Our research has shown that we are not dealing with a single clinical symptom, but rather the syndrome of SPAID. This means that the genetic test we developed needs to be evaluated for understanding not only Familial Shar-Pei Fever, but rather a raft of inflammatory conditions. We are finalizing our results using a new technology that offers greater precision in measuring the copy number variants in each individual. This technique has greatly increased our understanding of how variants are passed down from parent to offspring over generations of breeding.
With help from engaged and generous dog owners world-wide, we have been able to replicate our results in more than 200 Shar-Pei dogs and are confident that our results hold and will be useful for the breed’s health.
Jennifer Meadows, Ph.D.
Dept. Medical Biochemistry & Microbiology (IMBIM)
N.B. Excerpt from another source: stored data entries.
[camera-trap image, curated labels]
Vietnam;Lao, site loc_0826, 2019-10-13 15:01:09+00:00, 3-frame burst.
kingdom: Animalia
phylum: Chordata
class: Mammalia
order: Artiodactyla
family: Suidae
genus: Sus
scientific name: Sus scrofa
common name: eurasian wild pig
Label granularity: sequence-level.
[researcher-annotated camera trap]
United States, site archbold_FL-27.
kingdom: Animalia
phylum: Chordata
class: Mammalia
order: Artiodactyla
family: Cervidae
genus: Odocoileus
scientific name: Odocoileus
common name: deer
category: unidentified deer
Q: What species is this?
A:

Uppsala University, Uppsala, Sweden
Kerstin Lindblad-Toh, Ph.D.
Professor in Comparative Genomics, Uppsala University, Sweden
Co-director of Science for Life Laboratory, Uppsala, Sweden
Scientific Director of Vertebrate Genome Biology, Broad Institute, USA.
Mia Olsson, Ph.D.
Faculty of medicine, Department of Pediatrics
University of British Columbia, Vancouver, Canada
Linda J.M. Tintle, D.V.M.
Wurtsboro Veterinary Clinic, P.C.
Wurtsboro, New York, USA
Åke Hedhammar, D.V.M., M.Sc., Ph.D., Dipl. Internal Medicine-Companion Animals
Senior Professor, Department of Clinical Sciences
Swedish University of Agricultural Sciences
1. Novel unstable duplication upstream of HAS2 predisposes to a breed-defining skin phenotype and a periodic fever syndrome in Chinese Shar-Pei dogs. Olsson M, Meadows JRS, Truve K, et al. PLOS Genetics 7: e1001332, 2011.
2. Cutaneous mucinosis in shar-pei dogs is due to hyaluronic acid deposition and is associated with high levels of hyaluronic acid in serum. Zanna G, Fondevila D, Bardagí M, et al. Vet Dermatol 19; 5, 314–318, 2008.
3. Hereditary cutaneous mucinosis in shar pei dogs is associated with increased hyaluronan synthase-2 mRNA transcription by cultured dermal fibroblasts. Zanna G, Docampo MJ, Fondevila D, et al. Vet Dermatol 20(5-6):377-82, 2009.
4. Increased HAS2-driven hyaluronic acid synthesis in shar-pei dogs with hereditary cutaneous hyaluronosis (mucinosis). Docampo MJ, Zanna G, Fondevila D, et al. Vet Dermatol 22; 535-545, 2011.
5. Thorough investigation of a canine autoinflammatory disease (AID) confirms one main risk locus and suggests a modifier locus for amyloidosis. Olsson M, Tintle L, Kierczak M, et al. PLOS ONE 8:e75242, 2013.